Глаза у Маргарит закрыты, она без сознания.
Ночь с 25-го на 26 октября 1917 года. Петроград. Набережная
Министров под конвоем ведут в Петропавловскую крепость.
Видимость плохая, фонари едва видны сквозь плотную завесу из клубов тумана и ледяной крупы.
Конвоируемые с охраной подходят к мосту.
Колонна выныривает из тумана прямо на баррикаду, на грузовики с установленными в кузове пулеметами.
– Тревога! – орут на баррикаде.
Резко, словно удар хлыстом, звучит винтовочный выстрел. За открытым задним бортом одного из грузовиков расцветает пулеметное пламя, но, на счастье, пулеметчик берет выше и очередь бьет в фасад дома за пленными министрами.
– Ложись! – кричит Антонов-Овсеенко одновременно с Рутенбергом, прячась за фонарный столб.
– Ложись! – кричит уже с земли опытный адмирал Вердеревский.
Часть арестантов и конвойных выполняют команду сразу, падая где стояли. Малентович пробует бежать, но Рутенберг подбивает ему ноги и тот рушится в грязь. С баррикады начинают беспорядочно палить из винтовок. Пули вспарывают темноту над головами лежащих.
Терещенко прижимается к земле. Он лежит в грязной каше из снега, воды и лошадиного навоза. Рядом с ним вжался в лужу Коновалов. Лицо у него в брызгах грязи, глаза безумные.
– Прекратить огонь, – кричит Антонов. – Я – председатель ВРК!
Стрельба затихает.
– А ну, повтори! Кто ты есть? – отвечают с баррикады.
– Председатель Военно-революционного комитета Антонов-Овсеенко!
– А что это за люди с тобой?
– Арестованных министров веду в Петропавловку.
– Временщиков, што ли? – спрашивают с баррикады уже дружелюбнее.
– Их!
– Жаль, не попали! – отзывается тот же голос. – Отставить огонь! Проходи, товарищ Антонов.
– Подъем, господа министры, – весело командует Антонов и вдруг начинает кашлять, закрывая рот краем шарфа. Кашель нехороший, рокочущий, но он быстро с ним справляется. Отходит на шаг, сгребая с парапета мокрый снег, и вытирает руки и подбородок. Снег становится красным.
Он улыбается, обводя окружающих взглядом.
– Ну что смотрите? Чахотки не видели? А ну, подъем, министры-капиталисты! Построились? Все целы? Вот и отлично! Вас ждут уютные камеры и наше большевистское гостеприимство!
Терещенко встает, пытается стряхнуть с костюма и пальто грязь.

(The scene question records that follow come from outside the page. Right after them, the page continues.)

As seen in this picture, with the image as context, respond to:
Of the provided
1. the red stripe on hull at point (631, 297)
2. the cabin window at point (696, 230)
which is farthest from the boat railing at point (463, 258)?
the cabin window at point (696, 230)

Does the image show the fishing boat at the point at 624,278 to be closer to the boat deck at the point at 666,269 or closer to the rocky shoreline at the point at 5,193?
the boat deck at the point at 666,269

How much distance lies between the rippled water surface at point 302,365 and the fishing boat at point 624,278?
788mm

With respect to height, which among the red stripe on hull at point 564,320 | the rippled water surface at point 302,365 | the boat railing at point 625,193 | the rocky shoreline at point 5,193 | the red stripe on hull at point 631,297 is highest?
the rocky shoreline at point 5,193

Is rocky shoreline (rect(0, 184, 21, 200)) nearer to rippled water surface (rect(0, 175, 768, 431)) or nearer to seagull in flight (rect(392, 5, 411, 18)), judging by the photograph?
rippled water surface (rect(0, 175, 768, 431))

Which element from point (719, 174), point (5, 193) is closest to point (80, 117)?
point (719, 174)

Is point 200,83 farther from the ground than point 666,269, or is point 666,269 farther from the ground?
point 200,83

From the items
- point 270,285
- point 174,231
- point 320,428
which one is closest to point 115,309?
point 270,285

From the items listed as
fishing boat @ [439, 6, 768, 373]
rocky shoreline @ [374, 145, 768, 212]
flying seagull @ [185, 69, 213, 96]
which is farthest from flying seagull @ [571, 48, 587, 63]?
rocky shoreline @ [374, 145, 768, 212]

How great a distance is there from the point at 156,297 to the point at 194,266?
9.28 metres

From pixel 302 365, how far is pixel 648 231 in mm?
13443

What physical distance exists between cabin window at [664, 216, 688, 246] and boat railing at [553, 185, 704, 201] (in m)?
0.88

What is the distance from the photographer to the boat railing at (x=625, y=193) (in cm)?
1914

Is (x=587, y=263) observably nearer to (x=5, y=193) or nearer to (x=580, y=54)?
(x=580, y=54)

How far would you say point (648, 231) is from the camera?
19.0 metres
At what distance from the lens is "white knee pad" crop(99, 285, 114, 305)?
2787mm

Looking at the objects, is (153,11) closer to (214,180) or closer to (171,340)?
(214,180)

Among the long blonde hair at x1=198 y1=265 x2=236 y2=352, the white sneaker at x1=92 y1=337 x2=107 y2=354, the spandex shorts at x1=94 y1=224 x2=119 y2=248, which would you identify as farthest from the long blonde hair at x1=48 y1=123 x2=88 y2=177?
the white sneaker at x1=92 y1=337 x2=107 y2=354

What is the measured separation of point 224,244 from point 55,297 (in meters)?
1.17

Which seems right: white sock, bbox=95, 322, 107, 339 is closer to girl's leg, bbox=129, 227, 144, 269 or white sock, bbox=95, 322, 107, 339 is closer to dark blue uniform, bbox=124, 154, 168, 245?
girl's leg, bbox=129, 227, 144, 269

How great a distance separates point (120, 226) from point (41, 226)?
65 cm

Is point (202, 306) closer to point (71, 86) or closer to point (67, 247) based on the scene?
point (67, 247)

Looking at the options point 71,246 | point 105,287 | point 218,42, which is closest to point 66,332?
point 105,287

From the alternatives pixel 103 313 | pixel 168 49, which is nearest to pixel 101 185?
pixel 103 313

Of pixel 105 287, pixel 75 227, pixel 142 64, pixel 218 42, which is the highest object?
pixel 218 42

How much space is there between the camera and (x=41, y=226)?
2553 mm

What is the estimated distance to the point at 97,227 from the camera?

Мимо проходит сохранивший щеголеватость, но белый как мел Антонов.
– Неважно выглядите, Терещенко, – говорит он подмигивая. – Где это вы так изгваздались?
Ночь с 25-го на 26 октября 1917 года. Зимний Дворец. Спальня фрейлин
Матрос кончает и отходит в сторону, вытирая член пологом кровати.
– Ну, все… – говорит он. – Уебли барыню.
– Шо, – разочарованно говорит солдат. – Сдохла? А я еще ей присунуть хотел!
– А хуй ее знает! – смеется другой солдат. – Ты присунь, если задергается – живая. А нет – тебе-то что? Еби мертвую!
– Тьфу! Креста на тебе нет!
– Дык хватит с нее! Авось не сдохнет!
– Пусть здесь полежит, – ухмыляется матрос и перебрасывает бесчувственное тело через спинку кровати.
– Пошли мужики! Пошли в погреба, винца еще прихватим.
– Так ты ж бутылку заначил! А ну, открывай, жидовская морда!
– Я тебе, блядь, дам жидовскую морду! Хуйло воронежское! Ты видел, как я заначил? Нет, ты видел?
Они выходят.
Маргарит лежит на кровати в разодранной одежде, с разбитым лицом. Простыни под ее бедрами пропитываются кровью.